A Carmel attorney who contracted with a Texas law firm but did not engage with the clients he represented as part of the contractual relationship has been suspended from the practice of law in Indiana for 30 days.
In 2015, Indiana attorney Bradley C. Crosley became “of counsel” for Eastman Meyler, P.C., a Texas law firm doing business as WipeRecord. As part of their relationship, Eastman Meyler would generate customer leads, enter into client representation agreements and provide customer service and client management services on expungement cases. For his part, Crosley would provide any legal services that required an Indiana law license.
“In sum, an Eastman Meyler attorney performed substantially all the work on cases,” Chief Justice Loretta Rush wrote for the Indiana Supreme Court on Tuesday. “Typically, Respondent had no communication with Eastman Meyler’s Indiana clients, either before or after those clients had entered into representation agreements with Eastman Meyler.”

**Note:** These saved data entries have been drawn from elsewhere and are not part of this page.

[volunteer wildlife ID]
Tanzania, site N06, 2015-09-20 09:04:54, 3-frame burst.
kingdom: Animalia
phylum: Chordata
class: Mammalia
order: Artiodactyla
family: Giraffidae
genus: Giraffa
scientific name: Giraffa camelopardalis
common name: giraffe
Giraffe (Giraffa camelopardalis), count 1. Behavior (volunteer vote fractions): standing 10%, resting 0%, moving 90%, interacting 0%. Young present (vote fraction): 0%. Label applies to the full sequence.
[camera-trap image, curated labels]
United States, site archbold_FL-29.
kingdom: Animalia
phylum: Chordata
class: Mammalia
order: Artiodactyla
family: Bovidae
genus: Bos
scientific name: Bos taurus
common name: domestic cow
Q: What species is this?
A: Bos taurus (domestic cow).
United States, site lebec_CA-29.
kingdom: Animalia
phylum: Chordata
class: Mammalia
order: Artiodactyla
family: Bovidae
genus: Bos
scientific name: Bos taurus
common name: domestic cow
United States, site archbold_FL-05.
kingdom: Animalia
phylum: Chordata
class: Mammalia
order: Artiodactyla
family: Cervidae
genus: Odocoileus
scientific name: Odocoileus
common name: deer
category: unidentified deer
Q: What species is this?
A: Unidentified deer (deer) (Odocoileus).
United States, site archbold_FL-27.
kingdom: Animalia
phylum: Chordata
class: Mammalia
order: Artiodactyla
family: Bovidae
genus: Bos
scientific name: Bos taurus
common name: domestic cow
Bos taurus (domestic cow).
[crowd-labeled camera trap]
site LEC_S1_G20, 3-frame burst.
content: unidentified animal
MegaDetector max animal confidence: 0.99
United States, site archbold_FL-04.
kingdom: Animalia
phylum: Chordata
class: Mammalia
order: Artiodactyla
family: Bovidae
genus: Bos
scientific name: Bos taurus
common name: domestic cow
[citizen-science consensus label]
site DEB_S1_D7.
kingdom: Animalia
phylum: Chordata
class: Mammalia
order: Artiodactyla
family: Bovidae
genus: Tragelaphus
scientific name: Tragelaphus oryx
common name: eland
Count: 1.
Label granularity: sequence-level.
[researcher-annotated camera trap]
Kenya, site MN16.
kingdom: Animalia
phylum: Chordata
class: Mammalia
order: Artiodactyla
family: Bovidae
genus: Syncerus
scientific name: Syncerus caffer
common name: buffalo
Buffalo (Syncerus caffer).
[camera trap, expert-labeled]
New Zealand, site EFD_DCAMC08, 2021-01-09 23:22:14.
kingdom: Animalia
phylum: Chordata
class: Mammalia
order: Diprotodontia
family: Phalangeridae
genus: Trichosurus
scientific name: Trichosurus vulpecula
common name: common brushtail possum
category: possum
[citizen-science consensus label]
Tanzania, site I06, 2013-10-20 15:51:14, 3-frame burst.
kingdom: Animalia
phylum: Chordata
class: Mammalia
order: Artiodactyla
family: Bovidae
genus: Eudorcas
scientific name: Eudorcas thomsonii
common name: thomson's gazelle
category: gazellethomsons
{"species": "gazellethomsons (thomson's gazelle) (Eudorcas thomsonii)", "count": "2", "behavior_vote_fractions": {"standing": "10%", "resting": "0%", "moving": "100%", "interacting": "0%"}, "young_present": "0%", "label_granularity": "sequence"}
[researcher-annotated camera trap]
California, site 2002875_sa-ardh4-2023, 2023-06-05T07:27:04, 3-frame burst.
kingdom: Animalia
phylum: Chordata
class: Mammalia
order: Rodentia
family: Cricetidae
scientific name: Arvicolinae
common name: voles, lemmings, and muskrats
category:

Instead, Crosley’s role in Eastman Meyler’s business was to review and sign documents prepared and filed by the Texas law firm. In all, Crosley entered appearances on behalf of 57 Eastman Meyler Indiana clients, and no attorneys from the firm petitioned for temporary Indiana admission.
Because of his lack of involvement with the Eastman Meyler cases, Crosley was unaware when Leah Stein, an attorney for the firm who was not admitted in Indiana, indicated that she was the attorney of record in two Tippecanoe County expungement cases. After discovering Stein’s actions, apologizing to the trial court and communicating with Eastman Meyler to ensure a similar error did not occur again, Crosley terminated his affiliation with the Texas firm after resolving all pending client matters.
Crosley’s actions upon learning of Stein’s conduct were cited in mitigation in the Indiana Supreme Court Disciplinary Commission’s complaint against him, as were the facts that he has no prior discipline and that all of his clients received their expungements. The parties agreed that Crosley violated three Indiana Rules of Professional Conduct, including:
- Rule 1.4(a)(2), failing to reasonably consult with a client about the means by which the client’s objectives are to be accomplished;
- Rule 5.4(c), permitting a person who recommends, employs or pays the lawyer to render legal services for another to direct or regulate the lawyer’s professional judgment in rendering such legal services, and;
- Rule 5.5(a), assisting in the unauthorized practice of law.
All five justices agreed to impose the parties’ recommended discipline, a 30-day suspension beginning July 31. Crosley may not undertake any new cases until then, but he will be automatically reinstated at the end of the 30-day period, provided no other suspensions are in effect.
The costs of the proceedings in the case, In the Matter of: Bradley C. Crosley, Respondent, 29S00-1712-DI-717, are assessed against him.